We were impressed by wide-moat Costco’s fiscal 2024 second-quarter results as the firm’s attractive product assortment and low prices continued driving strong traffic through its warehouses. Net sales improved nearly 6% to over $57 billion, driven by a robust 5.8% increase in companywide comparable sales (excluding fuel and foreign currency fluctuations). In the US, Costco’s comparable sales growth of 4.8% exceeded our 3.5% forecast amid a stronger-than-expected 4.3% uptick in volume, with management citing revenue growth across each of its core merchandise categories. Internationally, comparable sales again expanded at a high-single-digit pace—9.0% in Canada and 8.2% in other international markets—as the retailer’s banner continues to garner global merit. Costco’s continued top-line success and 3.5% operating margin—exceeding our 3.4% estimate as management cited tighter expense control during the quarter—translated into adjusted earnings per share of $3.71 during the quarter, which outpaced our forecast by about 4%. We maintain that Costco’s vast scale and merchandising strategy prompts an enviable cost advantage in a crowded retail environment. The firm's continued membership gains—global membership count rose 8% year over year to over 73 million—and expanding share of consumers’ wallets allow the retailer to pass growing volumes through its more than 870 global warehouses, reinforcing its scale-driven cost advantage. We plan to raise our $480 fair value estimate by a mid-single-digit percentage as we make a favorable adjustment to our near-term revenue outlook. However, we still view Costco’s shares as overvalued.

▶ Stated task
Answer these questions from the text on Costco's fiscal 2024 second-quarter results above:
(a) What was Costco's comparable sales growth in the US?
(b) How many members did Costco have globally?
(c) What fair value estimate is to be raised?

▶ Material shown
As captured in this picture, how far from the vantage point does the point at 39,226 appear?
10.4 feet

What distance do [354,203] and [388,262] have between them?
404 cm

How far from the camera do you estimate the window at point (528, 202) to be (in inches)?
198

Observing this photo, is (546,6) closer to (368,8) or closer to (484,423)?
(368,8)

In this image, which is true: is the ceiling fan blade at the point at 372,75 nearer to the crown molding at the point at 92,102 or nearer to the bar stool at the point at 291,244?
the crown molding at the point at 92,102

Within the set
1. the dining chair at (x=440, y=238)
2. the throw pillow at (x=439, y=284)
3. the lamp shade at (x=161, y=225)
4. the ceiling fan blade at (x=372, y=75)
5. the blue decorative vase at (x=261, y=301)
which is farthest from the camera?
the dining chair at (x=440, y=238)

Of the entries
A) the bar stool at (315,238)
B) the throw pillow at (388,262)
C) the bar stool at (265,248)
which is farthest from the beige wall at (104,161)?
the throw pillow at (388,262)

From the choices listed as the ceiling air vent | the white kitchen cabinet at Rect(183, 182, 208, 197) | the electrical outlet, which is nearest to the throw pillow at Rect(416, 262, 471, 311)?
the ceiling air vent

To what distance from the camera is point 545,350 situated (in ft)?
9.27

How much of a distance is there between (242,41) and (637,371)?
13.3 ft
---
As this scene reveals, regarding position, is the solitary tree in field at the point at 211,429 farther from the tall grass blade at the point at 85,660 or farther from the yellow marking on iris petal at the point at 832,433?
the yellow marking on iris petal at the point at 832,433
==
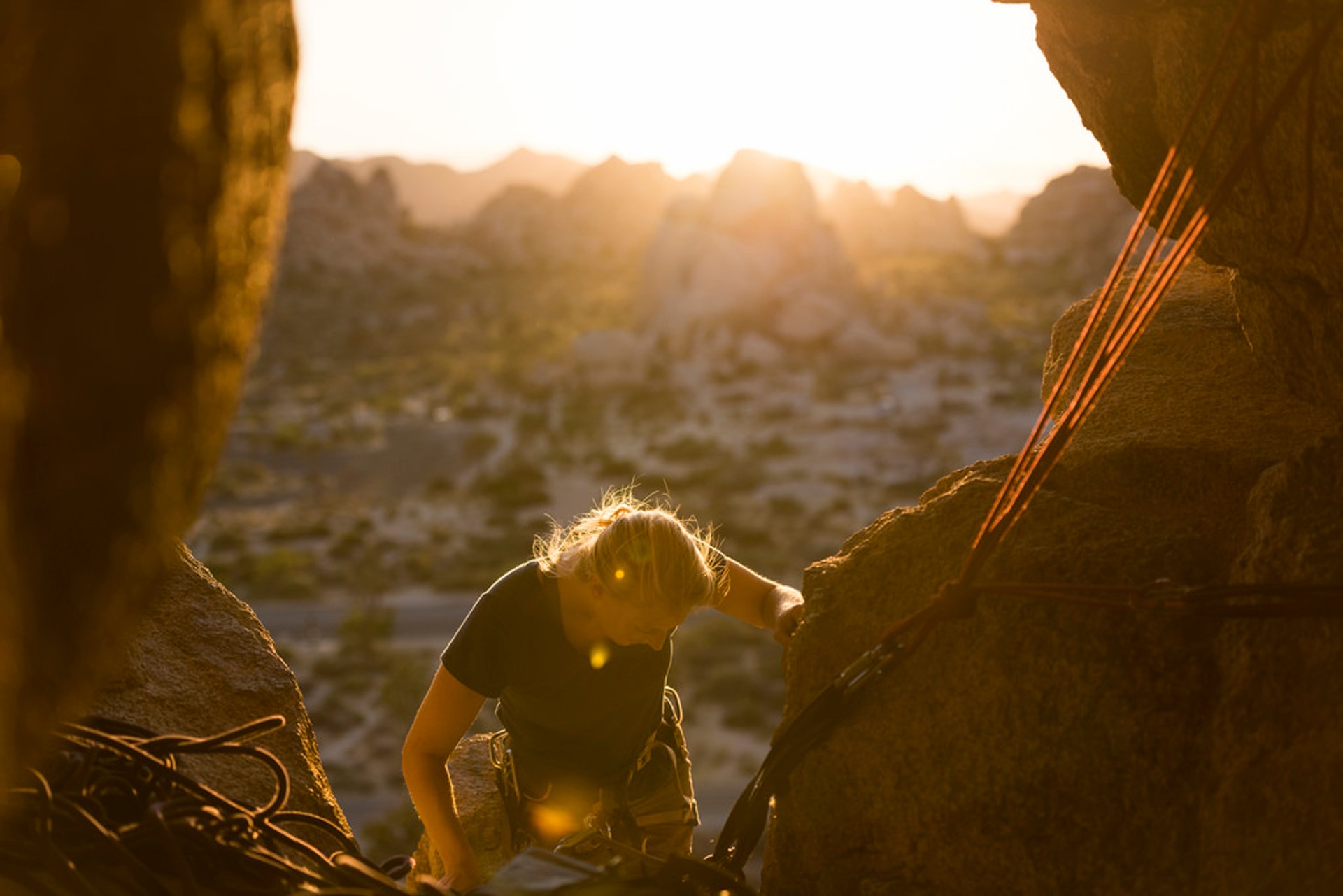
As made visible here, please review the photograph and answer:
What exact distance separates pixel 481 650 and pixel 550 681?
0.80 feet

▶ Final result
(a) 4.8%
(b) Over 73 million
(c) $480